Prime Minister Jacinda Ardern. Image: RNZ.

The government is saying that unemployment in New Zealand will rise before it improves because of COVID-19.

Social Development Minister Carmel Sepuloni made the statement as part of an update with Prime Minister Jacinda Ardern after the Cabinet meeting this morning.

Jacinda says alert level three represents the move towards getting the economy moving again and to getting more New Zealanders back to work and to opening more businesses.

She says under alert level three another 400,000 workers are going back to work so there are now around one million kiwis working.

“At alert kevel three around 75 per cent of the economy is operating with key sectors like building and construction, forestry, manufacturing and contactless retail starting back up.”

Lockdown has displaced many workers and there is a real need for jobs in the community, Jacinda says.

Carmel announced new measures that the Ministry of Social Development will deliver to help ensure as many New Zealanders as possible are in work or preparing for work

The measures include:

  •   •  A Keep New Zealand Working online recruitment tool that connects job seekers directly to the employer. The tool, that is now live, also provides online training courses.

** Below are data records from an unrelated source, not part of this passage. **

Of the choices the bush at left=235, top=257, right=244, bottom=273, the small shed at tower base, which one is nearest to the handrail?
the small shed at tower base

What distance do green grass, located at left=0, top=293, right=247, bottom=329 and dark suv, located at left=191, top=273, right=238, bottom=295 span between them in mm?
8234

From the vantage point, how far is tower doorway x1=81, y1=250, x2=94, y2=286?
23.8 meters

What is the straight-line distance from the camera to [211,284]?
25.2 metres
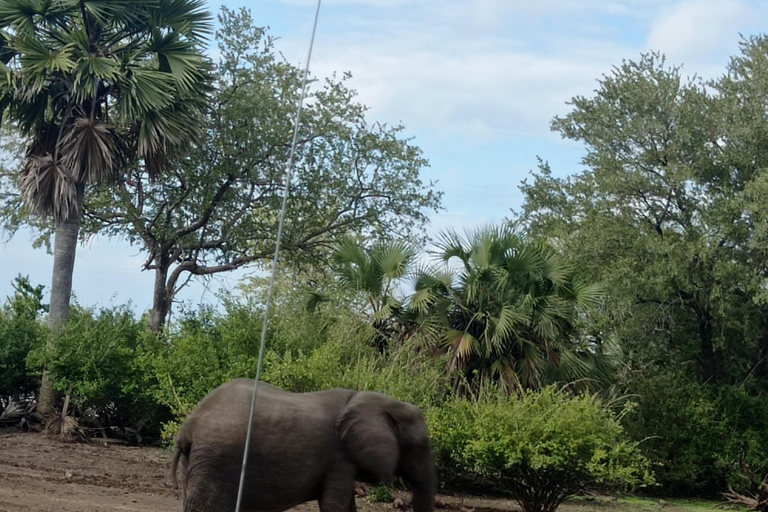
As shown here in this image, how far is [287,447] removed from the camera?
25.2 ft

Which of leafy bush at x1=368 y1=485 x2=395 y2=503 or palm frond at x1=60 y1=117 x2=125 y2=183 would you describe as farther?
palm frond at x1=60 y1=117 x2=125 y2=183

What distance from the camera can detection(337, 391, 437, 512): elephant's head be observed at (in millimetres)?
7918

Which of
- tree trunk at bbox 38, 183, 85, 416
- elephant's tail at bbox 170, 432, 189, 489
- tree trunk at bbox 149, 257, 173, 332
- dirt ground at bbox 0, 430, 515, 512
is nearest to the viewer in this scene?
elephant's tail at bbox 170, 432, 189, 489

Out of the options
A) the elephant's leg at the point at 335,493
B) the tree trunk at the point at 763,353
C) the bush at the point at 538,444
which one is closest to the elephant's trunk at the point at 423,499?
the elephant's leg at the point at 335,493

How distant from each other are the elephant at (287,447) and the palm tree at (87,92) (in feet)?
39.0

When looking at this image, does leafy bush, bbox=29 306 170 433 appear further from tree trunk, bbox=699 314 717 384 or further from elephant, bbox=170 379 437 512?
tree trunk, bbox=699 314 717 384

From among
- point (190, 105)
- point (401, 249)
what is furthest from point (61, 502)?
point (190, 105)

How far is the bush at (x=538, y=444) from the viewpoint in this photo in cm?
1189

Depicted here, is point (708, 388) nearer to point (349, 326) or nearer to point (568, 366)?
point (568, 366)

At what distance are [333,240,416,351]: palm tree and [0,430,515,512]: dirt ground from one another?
9.78 feet

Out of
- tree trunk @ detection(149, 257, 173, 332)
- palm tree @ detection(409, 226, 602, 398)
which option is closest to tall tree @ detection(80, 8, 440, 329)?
tree trunk @ detection(149, 257, 173, 332)

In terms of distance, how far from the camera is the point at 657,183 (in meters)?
20.2

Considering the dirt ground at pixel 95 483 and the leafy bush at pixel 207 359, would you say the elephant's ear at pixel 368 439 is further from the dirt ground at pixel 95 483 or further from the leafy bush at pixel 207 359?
the leafy bush at pixel 207 359

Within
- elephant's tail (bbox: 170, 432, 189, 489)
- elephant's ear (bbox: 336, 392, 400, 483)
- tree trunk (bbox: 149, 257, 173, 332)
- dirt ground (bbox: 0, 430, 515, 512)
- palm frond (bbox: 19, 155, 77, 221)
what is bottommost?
dirt ground (bbox: 0, 430, 515, 512)
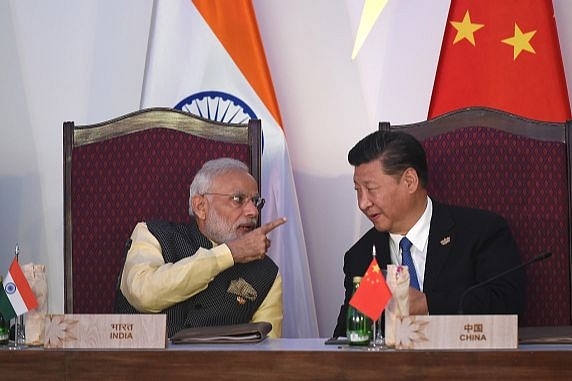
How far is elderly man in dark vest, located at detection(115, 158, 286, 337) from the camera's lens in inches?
128

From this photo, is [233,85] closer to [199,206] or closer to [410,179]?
[199,206]

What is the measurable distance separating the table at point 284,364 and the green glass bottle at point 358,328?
0.13 m

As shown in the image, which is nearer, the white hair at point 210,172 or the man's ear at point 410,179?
the man's ear at point 410,179

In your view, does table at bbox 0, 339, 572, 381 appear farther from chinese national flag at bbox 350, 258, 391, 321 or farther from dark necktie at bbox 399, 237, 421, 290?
dark necktie at bbox 399, 237, 421, 290

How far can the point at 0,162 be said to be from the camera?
458cm

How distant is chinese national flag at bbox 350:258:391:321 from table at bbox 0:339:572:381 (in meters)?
0.14

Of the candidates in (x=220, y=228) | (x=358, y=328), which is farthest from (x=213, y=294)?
(x=358, y=328)

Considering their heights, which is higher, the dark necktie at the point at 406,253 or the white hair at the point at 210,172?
the white hair at the point at 210,172

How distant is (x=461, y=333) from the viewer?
2.28m

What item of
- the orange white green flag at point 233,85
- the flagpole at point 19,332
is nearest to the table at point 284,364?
the flagpole at point 19,332

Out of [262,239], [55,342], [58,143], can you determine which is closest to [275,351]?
[55,342]

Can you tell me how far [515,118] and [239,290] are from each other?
111 cm

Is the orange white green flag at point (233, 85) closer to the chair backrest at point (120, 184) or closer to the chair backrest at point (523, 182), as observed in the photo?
the chair backrest at point (120, 184)

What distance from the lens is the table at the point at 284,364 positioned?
222cm
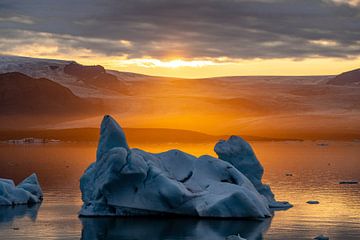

  •   •  Opening 35 new employment centres across the country working with employers and job seekers under level three, over the phone and online. Under level two face to face engagement with clients, employers and providers will begin.

  •   •  A Keep New Zealand Working employment service for those directly impacted by Covid-19 who are not on a main benefit.

  •   •  A Keep New Zealand Working fast-tracking service for those benefit applicants who need to re-engage quickly with the job market.

  •   •  Working in partnership with industry to provide ‘quick upskilling solutions’, for example the new free online Community Health course with NZQA Unit Standards.

Carmel says that MSD have already been ramping up employment efforts as part of the Welfare Overhaul.

“Last year we budgeted for 263 more MSD work-focused case managers, and invested significantly in programmes that support both employment and upskilling, and training like mana in mahi.

“Before New Zealanders went into alert level four, the government worked quickly to stand up Rapid Response Teams from MSD across the country to work in regions immediately affected like Tairāwhiti. MSD has continued to place people into work under Alert Level 4 – by phone – including redeploying people to essential services.”

Ninety per cent of the weekly increase in main benefits has been for Jobseeker Support with 7694 more people coming onto a benefit – 6,91 for Jobseeker Support.

“The increase in benefit numbers was expected. It’s a global phenomenon. Countries that we compare ourselves to like the US, UK and Australia are experiencing dramatic increases in unemployment during Covid-19. We are not alone,” says Carmel.

Jacinda reiterated that under alert level three New Zealand is not out of the woods with COVID-19.

"As [University of Auckland microbiologist] Siouxsie Wiles said today, there are still some smouldering ashes out there and it has the potential to become a wildfire again if we give them the chance."

At alert level three the country is in a recovery room of sorts to asses if the incredible work done by New Zealanders during lockdown has worked, she says.

With more people going back to work the country needs to be even more vigilant to stop the spread of the virus, Jacinda says.